== CONSIGNE ==
Reproduisez à l'identique, dans l'interrogatoire de M. Vorrink, le passage qui va de « C’était un traître » jusqu'à « peux m’en souvenir. ».

En tout cas ce n’était pas un Allemand.

M. VORRINK

C’était un traître hollandais.

Dr STEINBAUER

Est-il exact que Seyss-Inquart montrait beaucoup d’intérêt pour le système scolaire hollandais ?

M. VORRINK

Je ne peux m’en souvenir.

Dr. STEINBAUER

Par exemple Seyss-Inquart a augmenté d’une huitième classe l’école élémentaire.

M. VORRINK

Ce n’est pas exact.

Dr STEINBAUER

Est-il exact qu’il ait ainsi retardé pour le STO le départ des très jeunes gens ?

M. VORRINK

C’est exact.

Dr STEINBAUER

A-t-il montré de l’intérêt pour un vieux désir hollandais concernant l’orthographe de la langue hollandaise ? A-t-il fait nommer une commission à ce sujet ?

M. VORRINK

Il s’est fait renseigner par des personnes incompétentes, sur un sujet qu’il ignorait complètement.

Dr STEINBAUER

Mais il s’en est soucié ?

M. VORRINK

Oui, il s’en est soucié. C’est exact, mais dans une mauvaise direction.

Dr STEINBAUER

Il a même augmenté le nombre des professeurs ?

M. VORRINK

Non, ce n’est pas exact.

Dr STEINBAUER

Il a employé des professeurs débutants, réduisant ainsi les dépenses ?

M. VORRINK

Il l’a fait pour influencer ainsi la jeunesse hollandaise.

Dr STEINBAUER

Savez-vous que Seyss-Inquart, par exemple à Rotterdam, a levé des mesures prises contre l’École de commerce ?

M. VORRINK

Voulez-vous répéter votre question, je ne l’ai pas comprise ?

Dr STEINBAUER

Seyss-Inquart a pris des mesures pour donner suite à la protestation qu’a faite l’École commerciale de Rotterdam ?

M. VORRINK

Je n’en sais rien.

Dr STEINBAUER

Maintenant, je vais vous questionner sur les Églises. Exception faite de la déportation politique, Seyss-Inquart a-t-il créé ou non des difficultés aux Églises catholiques et protestantes ?

M. VORRINK

Des difficultés énormes : les Allemands envoyaient dans les églises des espions qui devaient surveiller les pasteurs et, éventuellement, les dénoncer.

Dr STEINBAUER

Mais cela a eu lieu ailleurs aussi : est-ce que le pasteur ou le curé célébrait le culte librement suivant sa religion et suivant sa conscience ?

M. VORRINK

Certainement pas aussi librement que chacun l’aurait désiré.

Dr STEINBAUER

Savez-vous que, pendant tout le temps de l’occupation, et dans toutes les confessions, la prière pour la reine a été admise ?

M. VORRINK

Elle n’était certainement pas admise, et c’est la raison pour laquelle certains pasteurs ont été arrêtés.

Dr STEINBAUER

Savez-vous que Seyss-Inquart a empêché que 27 couvents, destinés à loger des réfugiés allemands, soient saisis ?

M. VORRINK

Non, je n’en sais rien.

Dr STEINBAUER

Mais vous savez, peut-être, que Seyss-Inquart a empêché que les temples juifs ne soient détruits à Rotterdam et à La Haye ? La police voulait les anéantir et il l’a empêché.

== EXTRAIT DE DONNÉES ==

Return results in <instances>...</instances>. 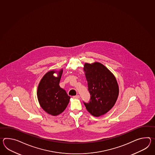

== RÉPONSE OBTENUE ==
C’était un traître hollandais.

Dr STEINBAUER

Est-il exact que Seyss-Inquart montrait beaucoup d’intérêt pour le système scolaire hollandais ?

M. VORRINK

Je ne peux m’en souvenir.